The origins of electrochemistry were as spontaneous as the reactions it explores, over two hundred years ago in the University of Bologna, Italy. Originally a comparative anatomist, Luigi Galvani was examining the structure of a dissected frog when his metal instrument brushed the exposed nerves of the leg. The leg twitched.
Intrigued, Galvani further investigated, and found that the legs would twitch when touched by different metals, which led him to describe the frog as holding “animal electricity.” He became obsessed with the idea that there was an electricity of life intrinsic to biological tissue. Had he not held an academic rivalry with colleague Alessandro Volta, scientists may have operated with this understanding for the next hundred years. Volta, however, demonstrated the first relation between chemistry and current by constructing what we consider the first true battery.

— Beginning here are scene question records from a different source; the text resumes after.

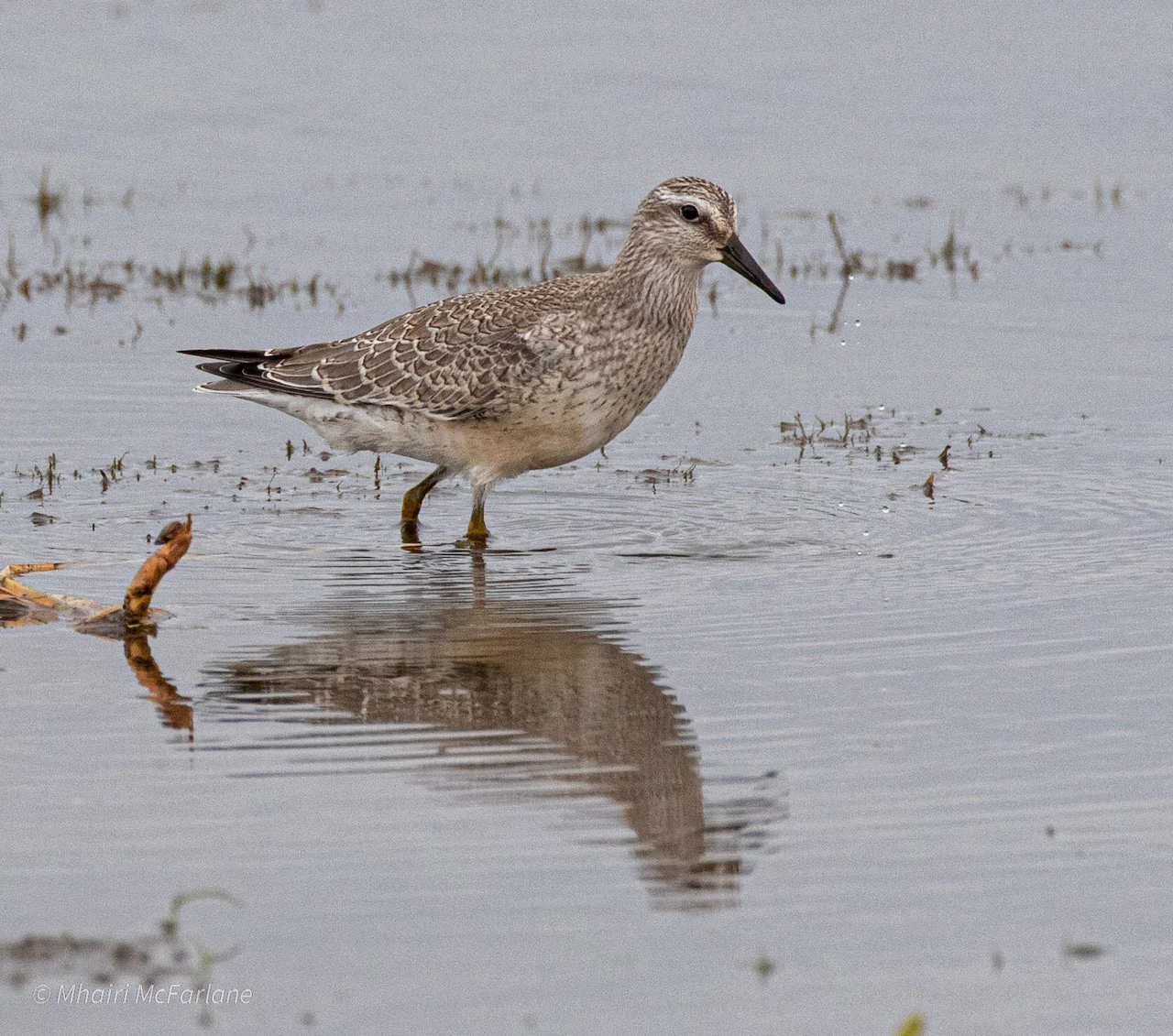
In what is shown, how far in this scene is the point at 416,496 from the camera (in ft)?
34.2

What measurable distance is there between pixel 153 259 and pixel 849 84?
856 cm

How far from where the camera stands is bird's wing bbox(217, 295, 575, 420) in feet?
32.6

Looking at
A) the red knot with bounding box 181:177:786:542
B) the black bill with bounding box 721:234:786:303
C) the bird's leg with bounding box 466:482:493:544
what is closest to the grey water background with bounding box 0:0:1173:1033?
the bird's leg with bounding box 466:482:493:544

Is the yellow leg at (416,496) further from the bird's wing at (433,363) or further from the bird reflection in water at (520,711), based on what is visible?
the bird reflection in water at (520,711)

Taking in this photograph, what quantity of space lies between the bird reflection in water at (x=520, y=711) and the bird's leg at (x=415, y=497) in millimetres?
1674

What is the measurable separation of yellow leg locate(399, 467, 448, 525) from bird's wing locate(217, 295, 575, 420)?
15.1 inches

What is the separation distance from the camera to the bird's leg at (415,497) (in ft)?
34.0

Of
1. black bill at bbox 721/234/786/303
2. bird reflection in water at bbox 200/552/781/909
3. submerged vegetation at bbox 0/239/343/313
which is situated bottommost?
bird reflection in water at bbox 200/552/781/909

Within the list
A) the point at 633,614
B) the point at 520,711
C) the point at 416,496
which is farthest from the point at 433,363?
the point at 520,711

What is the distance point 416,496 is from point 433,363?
2.16ft

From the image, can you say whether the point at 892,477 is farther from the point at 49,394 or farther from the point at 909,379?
the point at 49,394

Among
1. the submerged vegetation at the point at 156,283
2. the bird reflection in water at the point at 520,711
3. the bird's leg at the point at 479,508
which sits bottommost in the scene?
the bird reflection in water at the point at 520,711

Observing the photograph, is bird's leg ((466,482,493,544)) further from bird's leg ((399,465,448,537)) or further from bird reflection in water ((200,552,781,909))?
bird reflection in water ((200,552,781,909))

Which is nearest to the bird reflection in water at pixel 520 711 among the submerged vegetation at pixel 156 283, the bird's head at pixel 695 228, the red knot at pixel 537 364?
the red knot at pixel 537 364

Essentially a voltaic pile, it consisted of alternating layers of zinc and copper separated by brine-soaked cloth. The salty brine functioned as the electrolyte, while the zinc and copper could conduct as the anode and cathode. It provided a steady current and marked the beginning of battery technology. For his contribution, the standard unit of electrical inductance, the volt, is named in Volta’s honor. Our modern understanding of this reaction is known as the Galvanic/Voltaic Cell.
André-Marie Ampère utilized this reaction in his Rotating Conductor Experiment 20 years later, although Ampere was more interested in the interactions of the resulting current that was produced. Still, it was one of the earliest known examples of two half-cell reactions with the oxidation of zinc and the reduction of copper within the same electrolyte, and certainly one of the first that sparked interest in adapting the method for motors and generators.
One of the most significant advancements from there came from John Frederic Daniell in 1836. The Daniell cell used zinc and copper electrodes in separate solutions (zinc sulfate and copper sulfate) connected by a porous barrier or salt bridge. This “half-cell” design solved a key problem of the voltaic pile, the gas buildup on the electrodes that slowed the reaction rate, and his cell produced a more stable current. It became widely used in early telegraph systems, and from that point on, the story of batteries became inseparable from the story of modern technology.
Today, batteries power our world. From clean energy to space exploration, AI to medical devices, our progress depends on our generation’s continuation of these advancements! And it all began from an accident, and the curiosity of innovative, collaborative, and at times, competitive scientists who followed it.